Условности | страница 54
Прекрасный и несчастный отверженный принц, жестокий и страдающий, благородный предатель, — таинственный Люцифер-Иуда, — вот, что мы увидели.
Особенно хороши были отречение от отца, матери и брата, воззвание к звезде, вся сцена с Пилатом, незабываемые интонации, когда Иуда, узнав о своем кровосмешении, поправляет Ункраду, говоря, что по саду гуляет не жена его, а мать, — и полубезумная улыбка предателя вдруг искажает печальные и прекрасные черты принца.
Все четыре маски были хороши, но особенно мне понравились Пилат (Е. Л. Шварц) и Обезьяний царь (Костомолодцев). Тусузов и Николаев (сторож) с большим тактом провели рискованные сцены, будучи слабее в сценах лирических и эпических.
К сожалению, женский персонал был гораздо хуже. Г. Н. Халаджиева повторила Леру из «Гондлы», да вряд ли и могла сделать что-нибудь другое, так как отчетливая, но холодная декламация, однообразные жесты и очень заметный южный акцент совершенно недостаточны для таких ролей, как Ункрада.
Роль Сибории еще труднее, а у З. Д. Болдыревой была минутами только лирическая теплота (рассказ о сыне), не более.

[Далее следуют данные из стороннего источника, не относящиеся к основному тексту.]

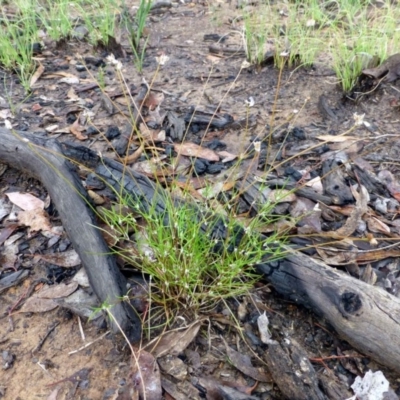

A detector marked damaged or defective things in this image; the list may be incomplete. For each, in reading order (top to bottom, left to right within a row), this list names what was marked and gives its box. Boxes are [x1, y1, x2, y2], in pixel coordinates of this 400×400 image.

charred burnt wood [0, 130, 141, 342]
charred burnt wood [256, 250, 400, 376]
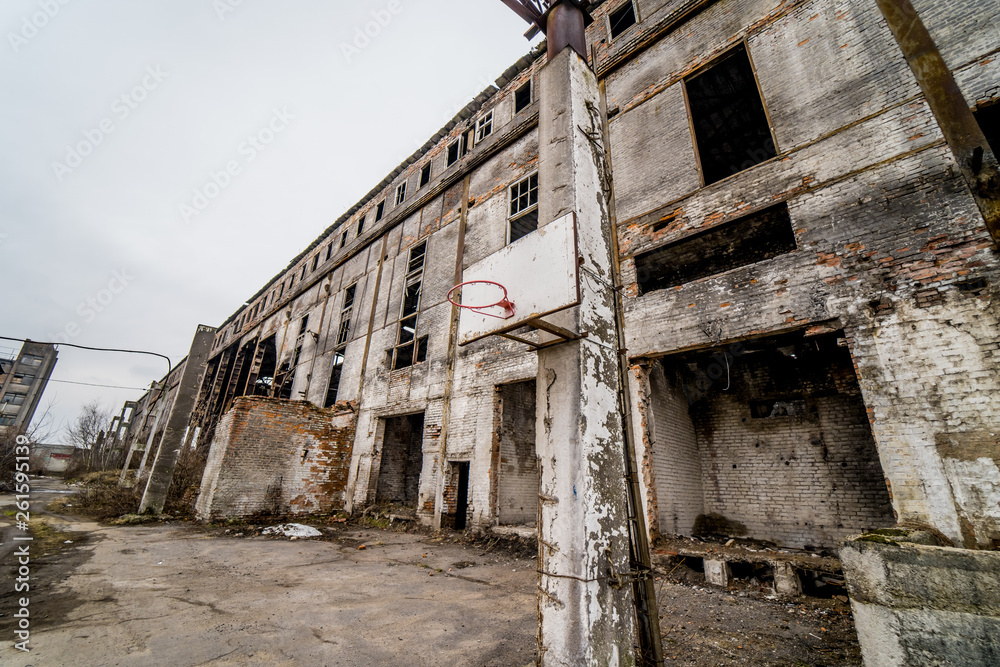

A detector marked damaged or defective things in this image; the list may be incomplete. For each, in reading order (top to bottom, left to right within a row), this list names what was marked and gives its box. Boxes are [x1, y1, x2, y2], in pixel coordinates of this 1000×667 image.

broken window [604, 1, 636, 39]
broken window [474, 110, 494, 143]
broken window [516, 80, 532, 113]
broken window [684, 44, 776, 185]
rusty metal beam [876, 0, 1000, 243]
broken window [976, 102, 1000, 155]
broken window [508, 174, 540, 244]
broken window [636, 202, 792, 294]
broken window [388, 243, 428, 374]
broken window [328, 350, 348, 408]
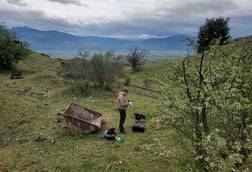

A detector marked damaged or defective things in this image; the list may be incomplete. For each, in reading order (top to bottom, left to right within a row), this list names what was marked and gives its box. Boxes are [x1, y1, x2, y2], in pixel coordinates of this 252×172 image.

rusty wheelbarrow [63, 103, 103, 134]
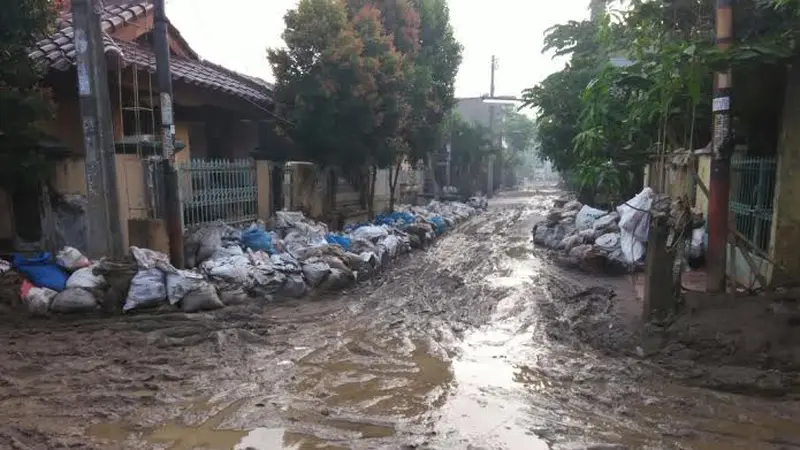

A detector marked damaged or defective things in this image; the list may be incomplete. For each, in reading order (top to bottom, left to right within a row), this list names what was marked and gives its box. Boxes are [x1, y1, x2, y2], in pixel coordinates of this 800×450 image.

flood damage [1, 191, 800, 450]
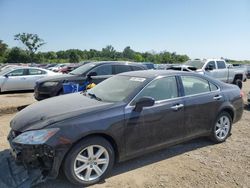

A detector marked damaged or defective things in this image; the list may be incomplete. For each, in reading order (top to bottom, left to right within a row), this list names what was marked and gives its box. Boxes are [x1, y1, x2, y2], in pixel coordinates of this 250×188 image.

broken headlight [12, 128, 59, 145]
front end damage [6, 129, 68, 187]
damaged front bumper [7, 129, 68, 181]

К недочетам спектакля относятся нехарактерные, слащавые костюмы, совершенно неудачные декорации и недопустимая темнота на сцене. Самые ужасные декорации лучше этого ужасного мрака.
«Соломенная шляпка»
Прежде всего должен сказать, что представление «Соломенной шляпки» Лабиша (почему-то автор исчез из афиши, уступив место переводчику, и сказано таинственно «старинный французский водевиль») в Малом Драматическом театре было не только самым удачным, слаженным, остроумно поставленным и прелестно разыгранным спектаклем этого театра, но и вообще было одной из самых веселых и дружных постановок года.
Старинный водевиль, как и всякая художественная форма, имеет своих предков и потомков, откуда начался и чем кончился. Имеет также и свое идеологическое значение и оправдание (если недостаточно одной художественной ценности).
Мелкие городские классы, освободившиеся в искусстве раньше, чем в политическом и общественном отношении, пережили свой героический период. Напором «мещанской трагедии» открылись двери для лиц, прежде допускаемых на сцену только как слуги или «пейзане» для того, чтобы получать затрещины, воровать и мошенничать. Но уже прошло время, когда дочери бедных музыкантов отравлялись, обольщенные знатными любовниками, молодые люди из разночинцев убивали тиранов, пламенно произносились обличительные и освободительные речи. Разночинцы, ремесленники, дети улицы завоевали по всем фронтам себе право на существование. И отдых, улыбка, добродушие появились на восторженных доселе лицах. Словоохотливые рассказы о мирной своей жизни, смешных и трогательных случаях, домашняя история, смех и уже добродушные насмешки победителей зазвучали.